Collaboration in the product design space has never been easy, but it's a whole new ball game today. Gone are the days when the engineer or domain expert central to a design problem or project task was just a stone's throw away or even right across town. Today's product development teams operate as a global business, yet there is still a need to communicate and share critical documents and design files just as easily as if everyone was working from a central location.
Not only does product-related data need to be easily accessible by multiple design centers around the world, it should also be available day or night across different time zones, affording engineering teams the benefit of 24/7 or "follow the sun" development processes. The data and materials must be served up in the native languages of each country so engineers have ready access to what they need in a format they can easily understand. Collaboration on a global scale has to work similarly to collaboration with local peers so design decisions can be made quickly, without misinterpretation and without taking a toll on critical project deadlines.
Beyond globalization, there are other challenges helping to rewrite the rules of collaboration. Today's complex products have a much more varied makeup, requiring a higher degree of interchange between different engineering domains, including mechanical, electrical, analysis, manufacturing, and increasingly, software development. These disciplines can no longer get away with creating their piece of a product in isolated silos, only stepping up to exchange design information at random intervals or even worse, at the tail end of the cycle when it's far too complicated and costly to make changes.
There is also a wider constituency of stakeholders involved in product development today. Marketing folks, supply chain experts, support personnel and outside partners are now critical to the design process, providing input and feedback that helps shape everything from requirements gathering to on-going maintenance procedures. Most development efforts also tap into customer input throughout the various stages of design as well as outsourced design partners, upping the ante for collaboration capabilities that can easily be extended to outside parties.
In recognition of these challenges, the latest version of Adept tackles collaboration on a variety of levels with an eye towards streamlining and simplifying the process for extended, global teams. One of the more notable enhancements in Adept 2015 is the concept of Sharing, which lets users share more than documents, and now with entire groups as opposed to the individual exchange popularized in previous versions. With Adept 2015, users can easily and quickly share documents in addition to saved searches, favorites lists, report templates, and transmittal templates and searches with other Adept users that they specify through the new personal group capability.
Adept's new personal group function helps establish ad hoc groups of users—for instance, those working on a common project or with similar disciplines—so they can easily exchange key information and engage in other forms of collaboration.
Companies with large numbers of Adept users are all-too familiar with the pain of trying to find and create user lists to share documents and other critical design-related data. A new concept called Circles borrows from the "friends" paradigm popularized by consumer social networks and allows an Adept user to establish a compounded group of users to shorten user lists and facilitate collaboration. Users within a circle are typically members of a common Personal Group and library access group.

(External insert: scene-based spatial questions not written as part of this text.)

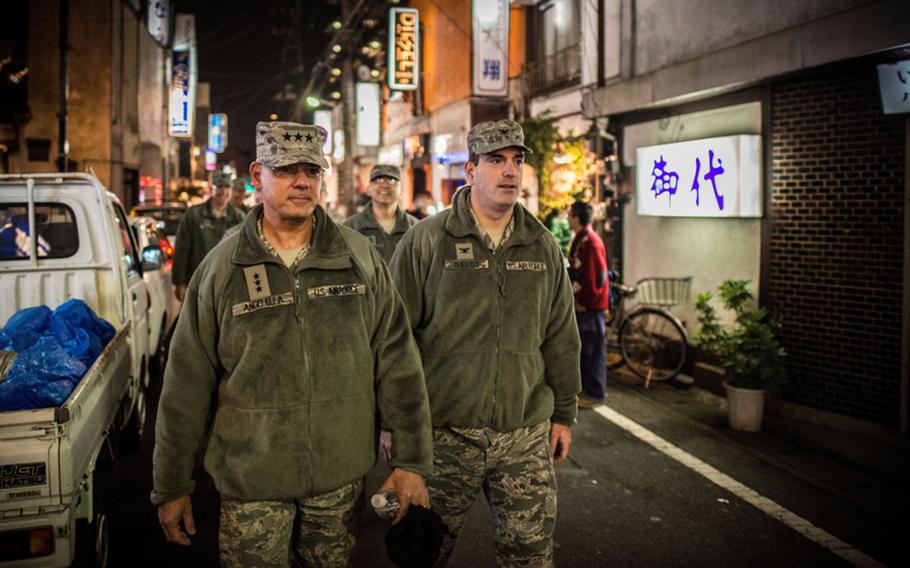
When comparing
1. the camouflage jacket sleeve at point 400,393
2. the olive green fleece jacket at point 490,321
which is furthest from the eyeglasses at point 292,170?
the olive green fleece jacket at point 490,321

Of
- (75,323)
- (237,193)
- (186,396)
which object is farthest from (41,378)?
(237,193)

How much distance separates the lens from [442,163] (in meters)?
27.4

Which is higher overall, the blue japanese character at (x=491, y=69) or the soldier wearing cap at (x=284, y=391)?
the blue japanese character at (x=491, y=69)

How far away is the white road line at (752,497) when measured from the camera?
4.93 m

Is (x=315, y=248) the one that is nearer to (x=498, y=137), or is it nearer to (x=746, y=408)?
(x=498, y=137)

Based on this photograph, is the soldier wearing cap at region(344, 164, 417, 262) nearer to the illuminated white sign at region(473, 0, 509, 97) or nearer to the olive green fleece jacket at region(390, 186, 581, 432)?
the olive green fleece jacket at region(390, 186, 581, 432)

Transmittals are another area that has been enhanced to aid in collaboration. Adept 2015 now exposes previously inaccessible data that is pertinent to the exchange, giving users a window into who sent the material along with all of the relevant contact information. There are also expanded search capabilities so users can drill down and easily find relevant transmittals related to their specific task or project.
To address the global element of collaboration, Adept 2015 fully embraces localization. Menus, window titles, buttons, and messages are now all available in other languages, and administrators can leverage a translation module to localize custom field names, email message headers, and subject lines, among other attributes. The Adept Viewer is also now available in other languages.
The complexity of today's products and the global nature of business have raised the stakes around collaboration. Geographically dispersed teams need the ability to find and share critical product-related data as easily as if it was stored locally even if it's a continent or time zone away.